───── Исходный фрагмент
С точки зрения счастья, эвдемонизма – чем они были не правы? Кому они мешали? Они были довольны друг другом, приблизительно, как только можно быть довольным на земле?
Какую логику, какую идею мы противопоставим идее эвдемонического согласия двух лиц? Долг? Какой? Против кого? Против светского общества! Что ему за дело, если мы никого не оскорбляем? «Vivons et laissons vivre» [107] . Мы добродушны, с нами весело, мы изящны даже; у нас в доме хорошо, еще приятнее от той свободы, которая в нем царствует… Не беспокойтесь, образованное общество ловких людей в этом роде не могло и не умело никогда казнить.
107
Живи и жить давай другим.
──────────
#### Задания:
1) Как в отрывке об эвдемонизме переведена французская фраза «Vivons et laissons vivre»?
2) Пожалуйста, перепечатайте часть отрывка об эвдемонизме: начните со слов «Какую логику, какую» и остановитесь после слов «жить давай другим.».
3) Продолжите отрывок об эвдемонизме с того места, на котором он обрывается.
───── Исходные данные
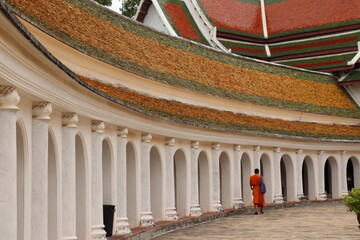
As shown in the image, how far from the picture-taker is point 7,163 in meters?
9.95

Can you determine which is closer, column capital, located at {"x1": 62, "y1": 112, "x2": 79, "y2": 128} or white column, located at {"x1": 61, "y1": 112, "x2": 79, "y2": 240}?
white column, located at {"x1": 61, "y1": 112, "x2": 79, "y2": 240}

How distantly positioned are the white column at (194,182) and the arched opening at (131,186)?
4.88 meters

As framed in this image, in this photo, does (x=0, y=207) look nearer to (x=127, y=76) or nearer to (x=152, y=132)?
(x=152, y=132)

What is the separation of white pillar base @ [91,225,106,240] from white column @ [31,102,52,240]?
353cm

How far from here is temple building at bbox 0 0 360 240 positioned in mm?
11961

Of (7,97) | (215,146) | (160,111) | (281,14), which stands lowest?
(7,97)

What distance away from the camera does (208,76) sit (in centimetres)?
3259

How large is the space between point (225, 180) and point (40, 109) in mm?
17647

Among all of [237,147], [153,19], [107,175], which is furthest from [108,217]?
[153,19]

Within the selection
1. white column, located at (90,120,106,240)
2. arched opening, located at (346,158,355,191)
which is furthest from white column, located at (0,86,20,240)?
arched opening, located at (346,158,355,191)

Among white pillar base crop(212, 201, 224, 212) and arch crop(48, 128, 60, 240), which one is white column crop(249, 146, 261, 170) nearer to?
white pillar base crop(212, 201, 224, 212)

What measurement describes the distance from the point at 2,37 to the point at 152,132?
12135 millimetres

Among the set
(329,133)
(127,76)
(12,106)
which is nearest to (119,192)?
(127,76)

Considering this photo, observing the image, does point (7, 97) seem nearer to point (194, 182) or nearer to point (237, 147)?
point (194, 182)
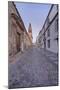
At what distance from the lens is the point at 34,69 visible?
201cm

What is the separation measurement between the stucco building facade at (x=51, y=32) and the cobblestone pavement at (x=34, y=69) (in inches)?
3.1

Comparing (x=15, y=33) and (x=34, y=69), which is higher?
(x=15, y=33)

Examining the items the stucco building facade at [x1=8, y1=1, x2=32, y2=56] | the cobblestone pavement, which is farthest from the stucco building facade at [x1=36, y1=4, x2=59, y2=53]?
the stucco building facade at [x1=8, y1=1, x2=32, y2=56]

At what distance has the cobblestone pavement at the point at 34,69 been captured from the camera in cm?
195

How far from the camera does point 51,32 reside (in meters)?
2.05

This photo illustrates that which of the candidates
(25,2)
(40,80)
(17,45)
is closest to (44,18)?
(25,2)

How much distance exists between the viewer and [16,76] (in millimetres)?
1948

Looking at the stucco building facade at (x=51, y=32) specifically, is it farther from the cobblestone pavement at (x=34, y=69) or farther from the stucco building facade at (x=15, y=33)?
the stucco building facade at (x=15, y=33)

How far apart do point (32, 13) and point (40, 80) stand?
83 cm

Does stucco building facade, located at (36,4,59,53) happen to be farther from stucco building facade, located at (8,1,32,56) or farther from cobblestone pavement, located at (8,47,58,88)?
stucco building facade, located at (8,1,32,56)

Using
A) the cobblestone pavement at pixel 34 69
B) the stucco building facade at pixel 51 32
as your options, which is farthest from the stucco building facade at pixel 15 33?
the stucco building facade at pixel 51 32

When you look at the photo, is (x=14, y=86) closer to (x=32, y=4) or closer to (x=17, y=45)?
(x=17, y=45)

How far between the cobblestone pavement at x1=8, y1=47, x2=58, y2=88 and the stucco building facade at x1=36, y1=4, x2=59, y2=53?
0.08 metres

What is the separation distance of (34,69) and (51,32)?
0.51 meters
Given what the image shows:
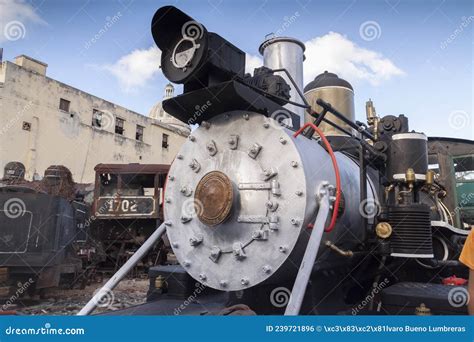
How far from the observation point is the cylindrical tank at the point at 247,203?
2.17 m

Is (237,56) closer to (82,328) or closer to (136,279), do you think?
(82,328)

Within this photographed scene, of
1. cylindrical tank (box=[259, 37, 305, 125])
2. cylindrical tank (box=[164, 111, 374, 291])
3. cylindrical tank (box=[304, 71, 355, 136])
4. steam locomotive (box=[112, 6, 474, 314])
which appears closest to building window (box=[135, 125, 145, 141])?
cylindrical tank (box=[259, 37, 305, 125])

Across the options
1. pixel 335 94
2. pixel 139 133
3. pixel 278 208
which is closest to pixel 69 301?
pixel 335 94

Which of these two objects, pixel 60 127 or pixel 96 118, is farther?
pixel 96 118

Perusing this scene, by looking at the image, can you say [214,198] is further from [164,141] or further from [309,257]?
[164,141]

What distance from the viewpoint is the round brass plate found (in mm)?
2227

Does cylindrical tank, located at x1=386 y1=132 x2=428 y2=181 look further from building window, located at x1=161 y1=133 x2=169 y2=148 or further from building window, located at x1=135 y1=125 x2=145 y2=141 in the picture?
building window, located at x1=161 y1=133 x2=169 y2=148

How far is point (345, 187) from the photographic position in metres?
2.63

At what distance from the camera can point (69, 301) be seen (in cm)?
676

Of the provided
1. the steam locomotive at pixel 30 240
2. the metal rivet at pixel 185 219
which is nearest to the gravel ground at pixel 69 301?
the steam locomotive at pixel 30 240

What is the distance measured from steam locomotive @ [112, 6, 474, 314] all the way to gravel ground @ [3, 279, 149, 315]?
331cm

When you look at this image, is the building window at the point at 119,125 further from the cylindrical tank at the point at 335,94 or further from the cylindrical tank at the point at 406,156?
the cylindrical tank at the point at 406,156

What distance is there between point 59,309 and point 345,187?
17.6 ft

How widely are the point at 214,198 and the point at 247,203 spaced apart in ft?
0.67
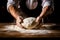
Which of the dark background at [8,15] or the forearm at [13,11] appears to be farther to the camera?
the dark background at [8,15]

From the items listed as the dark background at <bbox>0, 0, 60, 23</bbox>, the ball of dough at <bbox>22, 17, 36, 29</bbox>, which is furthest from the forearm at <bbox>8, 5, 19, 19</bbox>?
the dark background at <bbox>0, 0, 60, 23</bbox>

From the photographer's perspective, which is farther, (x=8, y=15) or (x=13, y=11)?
(x=8, y=15)

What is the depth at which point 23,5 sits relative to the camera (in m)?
1.30

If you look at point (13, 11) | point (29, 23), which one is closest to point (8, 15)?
point (13, 11)

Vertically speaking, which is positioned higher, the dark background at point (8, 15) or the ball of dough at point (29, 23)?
the dark background at point (8, 15)

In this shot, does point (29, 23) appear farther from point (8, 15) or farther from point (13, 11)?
point (8, 15)

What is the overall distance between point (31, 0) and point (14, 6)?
15cm

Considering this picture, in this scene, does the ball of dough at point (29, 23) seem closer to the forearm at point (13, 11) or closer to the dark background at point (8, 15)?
the forearm at point (13, 11)

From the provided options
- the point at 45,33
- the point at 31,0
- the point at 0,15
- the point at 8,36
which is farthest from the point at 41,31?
the point at 0,15

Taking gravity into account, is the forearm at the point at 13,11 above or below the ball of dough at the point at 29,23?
above

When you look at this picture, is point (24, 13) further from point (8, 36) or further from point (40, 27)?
point (8, 36)

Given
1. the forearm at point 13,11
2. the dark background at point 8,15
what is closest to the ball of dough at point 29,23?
the forearm at point 13,11

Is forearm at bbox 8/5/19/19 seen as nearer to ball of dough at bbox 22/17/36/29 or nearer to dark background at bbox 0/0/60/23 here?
ball of dough at bbox 22/17/36/29

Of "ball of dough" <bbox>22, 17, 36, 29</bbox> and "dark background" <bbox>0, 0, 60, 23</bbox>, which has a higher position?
──────────
#### Ответы:
1) Живи и жить давай другим.

2)
Какую логику, какую идею мы противопоставим идее эвдемонического согласия двух лиц? Долг? Какой? Против кого? Против светского общества! Что ему за дело, если мы никого не оскорбляем? «Vivons et laissons vivre» [107] . Мы добродушны, с нами весело, мы изящны даже; у нас в доме хорошо, еще приятнее от той свободы, которая в нем царствует… Не беспокойтесь, образованное общество ловких людей в этом роде не могло и не умело никогда казнить.
107
Живи и жить давай другим.

3)
Лучшие поэты их воспевали, мыслители считали за честь бывать в их доме; им никто не отказывал во внешнем почете, если они умели быть полезными государству или приятными народу…
Какой еще долг? Долг относительно друг друга? По понятиям эвдемонической, прогрессивной религии, долг состоит лишь в том, чтобы сделать избранную подругу счастливой; надо стараться, чтобы она как можно веселее и приятнее провела молодость свою.
Что еще мы можем противопоставить идеалу такого веселого сожительства или требованиям фантазии, уже слишком широко и необузданно развитой?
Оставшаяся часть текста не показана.